Closed praeclarumjj3 closed 3 years ago
Hi @praeclarumjj3 ,
Indeed we observed it too. Mainly we chose to have homogeneous transformer blocks across the network e.g. the hidden dimension and number of heads of a Mask Transformer block matches the one of the ViT backbone. It's possible that in the Tiny case, either a higher hidden dimension or more transformer blocks (by default we set it to 2 everywhere) are required for Mask Transformer to reach better performance. If you are looking for inference speed on tiny models then probably just using the linear decoder is the best solution.
In any case, we showed in the paper that the linear decoder is a strong baseline but, for other tasks such as instance or panoptic segmentation, a linear decoder would not work as you would need a variable number of object queries instead of a fixed number of predefined classes. Inspired by works like DETR, our Mask Transformer can be used with object queries instead of classes and trained in a DETR style framework.
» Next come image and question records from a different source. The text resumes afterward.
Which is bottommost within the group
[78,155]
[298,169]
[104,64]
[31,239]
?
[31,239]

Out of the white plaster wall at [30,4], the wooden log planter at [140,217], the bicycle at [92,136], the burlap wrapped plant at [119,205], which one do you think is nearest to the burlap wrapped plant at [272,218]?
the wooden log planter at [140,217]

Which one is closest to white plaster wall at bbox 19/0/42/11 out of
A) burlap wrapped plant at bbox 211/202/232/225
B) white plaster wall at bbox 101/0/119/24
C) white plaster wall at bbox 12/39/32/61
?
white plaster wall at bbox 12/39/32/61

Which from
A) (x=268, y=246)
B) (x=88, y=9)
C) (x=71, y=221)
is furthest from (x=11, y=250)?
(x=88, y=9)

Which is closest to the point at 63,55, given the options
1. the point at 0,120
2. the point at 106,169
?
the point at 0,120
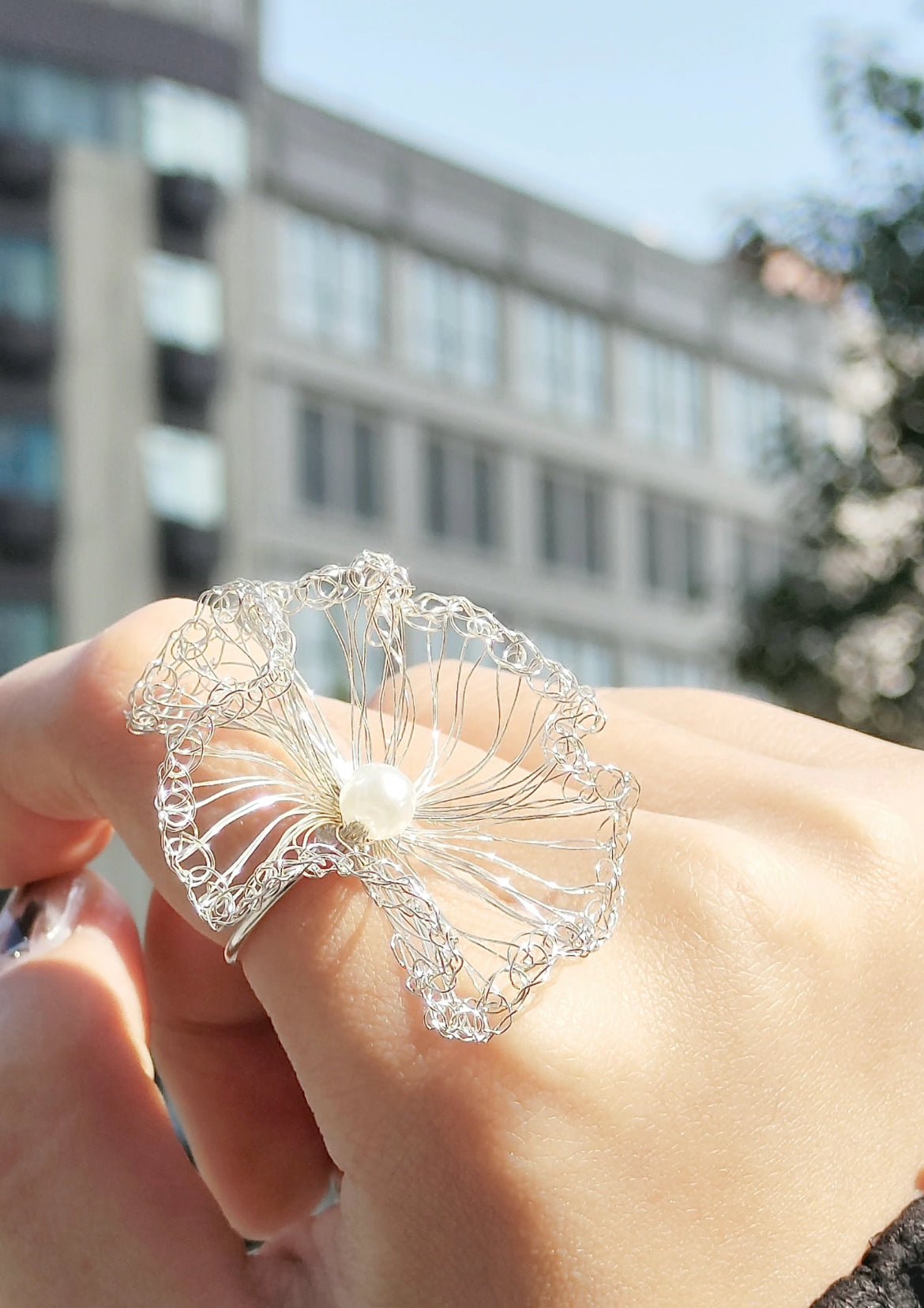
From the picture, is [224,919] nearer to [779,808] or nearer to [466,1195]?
[466,1195]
I hope this answers your question.
Hey @rstrudel, yes, that makes sense. Thanks for the answer!
Hi, Thanks for the great codebase!
I compared the performance of the two decoders: Linear Decoder and Mask Transformer with ViT Tiny backbone on the ADE20K Dataset, following the original hyperparameter settings.
The results are as follows:
mIOU = 39.85
mIOU = 38.55
Is it that the Mask Transformer works well with heavier backbones, or am I missing something?